───── Task input
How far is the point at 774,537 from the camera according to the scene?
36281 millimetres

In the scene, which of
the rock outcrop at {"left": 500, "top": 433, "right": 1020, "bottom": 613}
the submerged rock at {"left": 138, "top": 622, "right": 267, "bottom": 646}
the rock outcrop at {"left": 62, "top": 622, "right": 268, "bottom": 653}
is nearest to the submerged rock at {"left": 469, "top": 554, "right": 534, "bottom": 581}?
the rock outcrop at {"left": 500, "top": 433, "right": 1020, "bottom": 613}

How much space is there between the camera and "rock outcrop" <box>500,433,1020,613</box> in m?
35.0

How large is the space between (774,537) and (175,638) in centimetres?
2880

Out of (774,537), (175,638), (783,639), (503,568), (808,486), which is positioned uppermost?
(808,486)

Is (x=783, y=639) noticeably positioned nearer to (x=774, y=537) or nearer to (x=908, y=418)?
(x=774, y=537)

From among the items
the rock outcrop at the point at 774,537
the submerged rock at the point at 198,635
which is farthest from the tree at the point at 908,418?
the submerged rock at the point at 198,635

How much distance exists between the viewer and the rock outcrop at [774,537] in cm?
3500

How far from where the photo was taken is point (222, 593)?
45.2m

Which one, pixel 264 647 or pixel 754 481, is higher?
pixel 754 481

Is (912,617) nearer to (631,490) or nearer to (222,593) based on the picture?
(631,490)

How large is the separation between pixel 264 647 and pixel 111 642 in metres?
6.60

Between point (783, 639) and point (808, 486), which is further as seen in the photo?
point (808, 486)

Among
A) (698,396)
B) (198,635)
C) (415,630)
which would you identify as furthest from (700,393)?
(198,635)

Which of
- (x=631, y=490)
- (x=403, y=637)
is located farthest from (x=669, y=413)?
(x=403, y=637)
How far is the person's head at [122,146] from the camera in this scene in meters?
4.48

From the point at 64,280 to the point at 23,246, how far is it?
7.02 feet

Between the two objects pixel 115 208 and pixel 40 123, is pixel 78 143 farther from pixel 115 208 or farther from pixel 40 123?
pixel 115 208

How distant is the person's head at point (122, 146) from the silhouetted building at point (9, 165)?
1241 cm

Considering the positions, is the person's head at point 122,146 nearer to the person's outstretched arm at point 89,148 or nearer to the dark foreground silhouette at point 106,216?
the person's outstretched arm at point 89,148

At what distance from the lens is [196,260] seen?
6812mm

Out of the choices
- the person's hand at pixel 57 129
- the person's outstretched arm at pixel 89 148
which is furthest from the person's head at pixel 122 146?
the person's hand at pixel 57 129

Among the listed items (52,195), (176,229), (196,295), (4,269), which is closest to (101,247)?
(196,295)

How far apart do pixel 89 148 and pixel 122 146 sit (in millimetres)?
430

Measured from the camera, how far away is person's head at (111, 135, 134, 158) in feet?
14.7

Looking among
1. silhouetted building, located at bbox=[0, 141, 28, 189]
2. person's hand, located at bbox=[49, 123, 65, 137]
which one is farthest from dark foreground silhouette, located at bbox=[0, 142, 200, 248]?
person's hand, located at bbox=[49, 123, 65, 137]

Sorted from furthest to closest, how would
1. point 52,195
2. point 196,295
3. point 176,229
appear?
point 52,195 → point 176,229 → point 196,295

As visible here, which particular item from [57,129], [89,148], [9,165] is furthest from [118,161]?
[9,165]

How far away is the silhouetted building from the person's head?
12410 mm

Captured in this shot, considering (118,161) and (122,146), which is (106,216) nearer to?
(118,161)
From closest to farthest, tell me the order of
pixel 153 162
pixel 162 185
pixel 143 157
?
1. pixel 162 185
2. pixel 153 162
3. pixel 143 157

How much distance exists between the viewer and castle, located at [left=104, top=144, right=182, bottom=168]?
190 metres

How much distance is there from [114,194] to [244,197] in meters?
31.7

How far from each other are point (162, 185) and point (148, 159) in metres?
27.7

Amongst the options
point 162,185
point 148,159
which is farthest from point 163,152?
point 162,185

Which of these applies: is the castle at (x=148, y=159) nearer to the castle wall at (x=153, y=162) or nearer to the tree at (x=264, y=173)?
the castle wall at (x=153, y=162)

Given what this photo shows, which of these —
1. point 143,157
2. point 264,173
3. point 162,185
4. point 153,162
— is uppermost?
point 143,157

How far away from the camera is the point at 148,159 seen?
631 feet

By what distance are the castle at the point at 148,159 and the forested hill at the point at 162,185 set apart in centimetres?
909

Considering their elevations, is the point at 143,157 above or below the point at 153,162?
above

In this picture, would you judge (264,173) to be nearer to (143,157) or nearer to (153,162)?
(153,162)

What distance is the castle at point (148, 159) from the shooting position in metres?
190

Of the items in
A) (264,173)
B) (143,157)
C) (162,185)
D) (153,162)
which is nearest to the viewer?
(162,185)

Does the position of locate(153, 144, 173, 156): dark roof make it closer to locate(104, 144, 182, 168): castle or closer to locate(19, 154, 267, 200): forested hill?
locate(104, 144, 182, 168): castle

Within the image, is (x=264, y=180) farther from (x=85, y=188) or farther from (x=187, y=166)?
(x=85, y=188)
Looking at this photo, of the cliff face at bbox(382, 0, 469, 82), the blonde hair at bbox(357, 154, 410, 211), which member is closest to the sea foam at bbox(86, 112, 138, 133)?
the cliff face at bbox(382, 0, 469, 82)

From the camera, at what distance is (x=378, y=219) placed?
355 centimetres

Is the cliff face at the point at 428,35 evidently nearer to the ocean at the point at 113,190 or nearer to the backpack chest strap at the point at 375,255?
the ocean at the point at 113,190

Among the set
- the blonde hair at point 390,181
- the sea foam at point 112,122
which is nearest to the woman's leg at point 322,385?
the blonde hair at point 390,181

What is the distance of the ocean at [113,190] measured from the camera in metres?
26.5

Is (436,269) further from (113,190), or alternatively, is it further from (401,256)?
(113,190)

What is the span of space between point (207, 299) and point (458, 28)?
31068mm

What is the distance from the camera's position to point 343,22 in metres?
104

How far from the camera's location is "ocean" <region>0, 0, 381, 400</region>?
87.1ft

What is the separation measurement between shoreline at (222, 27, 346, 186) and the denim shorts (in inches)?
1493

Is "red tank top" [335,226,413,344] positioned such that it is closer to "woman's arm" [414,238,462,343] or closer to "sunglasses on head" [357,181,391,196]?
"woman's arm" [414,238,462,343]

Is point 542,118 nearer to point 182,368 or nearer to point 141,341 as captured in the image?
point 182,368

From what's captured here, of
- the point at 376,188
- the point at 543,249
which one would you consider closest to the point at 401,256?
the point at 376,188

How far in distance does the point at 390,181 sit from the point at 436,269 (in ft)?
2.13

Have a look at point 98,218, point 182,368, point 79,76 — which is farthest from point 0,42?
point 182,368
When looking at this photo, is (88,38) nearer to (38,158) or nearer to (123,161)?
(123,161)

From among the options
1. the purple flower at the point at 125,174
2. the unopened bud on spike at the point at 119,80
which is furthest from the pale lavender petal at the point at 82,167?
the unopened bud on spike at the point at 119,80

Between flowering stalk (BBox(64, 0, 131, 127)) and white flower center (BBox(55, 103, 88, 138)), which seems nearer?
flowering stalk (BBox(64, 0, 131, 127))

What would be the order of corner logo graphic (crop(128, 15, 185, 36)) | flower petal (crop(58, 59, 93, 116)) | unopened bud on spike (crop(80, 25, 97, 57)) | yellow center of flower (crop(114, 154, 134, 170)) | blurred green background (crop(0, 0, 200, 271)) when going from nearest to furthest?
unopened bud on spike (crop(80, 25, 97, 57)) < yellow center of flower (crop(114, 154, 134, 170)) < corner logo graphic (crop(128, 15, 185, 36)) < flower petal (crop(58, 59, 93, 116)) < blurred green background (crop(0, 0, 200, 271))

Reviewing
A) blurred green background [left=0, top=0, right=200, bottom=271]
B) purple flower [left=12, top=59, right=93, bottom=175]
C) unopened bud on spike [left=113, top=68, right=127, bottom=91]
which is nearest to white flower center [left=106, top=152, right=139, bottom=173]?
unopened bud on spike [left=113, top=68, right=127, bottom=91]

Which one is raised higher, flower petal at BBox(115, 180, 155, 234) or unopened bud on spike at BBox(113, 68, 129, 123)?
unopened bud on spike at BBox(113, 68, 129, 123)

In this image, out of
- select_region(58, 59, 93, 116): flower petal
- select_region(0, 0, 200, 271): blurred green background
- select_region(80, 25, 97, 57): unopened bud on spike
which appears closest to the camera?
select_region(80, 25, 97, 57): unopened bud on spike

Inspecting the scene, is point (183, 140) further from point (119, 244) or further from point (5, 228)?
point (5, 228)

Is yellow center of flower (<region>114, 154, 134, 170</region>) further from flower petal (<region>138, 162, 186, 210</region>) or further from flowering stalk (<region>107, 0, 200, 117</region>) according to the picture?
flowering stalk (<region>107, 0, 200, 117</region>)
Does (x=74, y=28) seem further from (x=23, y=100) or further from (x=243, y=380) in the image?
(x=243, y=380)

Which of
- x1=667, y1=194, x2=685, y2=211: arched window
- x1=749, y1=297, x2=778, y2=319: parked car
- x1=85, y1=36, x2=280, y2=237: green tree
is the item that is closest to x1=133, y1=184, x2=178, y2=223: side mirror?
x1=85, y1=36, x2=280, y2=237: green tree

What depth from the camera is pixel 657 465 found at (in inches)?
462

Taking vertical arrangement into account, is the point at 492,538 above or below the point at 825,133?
──────────
Quote every line from the line containing "Inspecting the scene, is" through the closing line of the listing, including both.

**Output below:**
Inspecting the scene, is point (183, 140) further from point (119, 244) or further from point (5, 228)?
point (5, 228)

Is yellow center of flower (<region>114, 154, 134, 170</region>) further from flower petal (<region>138, 162, 186, 210</region>) or further from flowering stalk (<region>107, 0, 200, 117</region>) according to the picture?
flowering stalk (<region>107, 0, 200, 117</region>)
Does (x=74, y=28) seem further from (x=23, y=100) or further from (x=243, y=380) in the image?
(x=243, y=380)

Which of
- x1=667, y1=194, x2=685, y2=211: arched window
- x1=749, y1=297, x2=778, y2=319: parked car
- x1=85, y1=36, x2=280, y2=237: green tree
is the item that is closest to x1=133, y1=184, x2=178, y2=223: side mirror?
x1=85, y1=36, x2=280, y2=237: green tree

What depth from the camera is pixel 657 465 found at (in inches)?
462

Taking vertical arrangement into account, is the point at 492,538 above or below the point at 825,133?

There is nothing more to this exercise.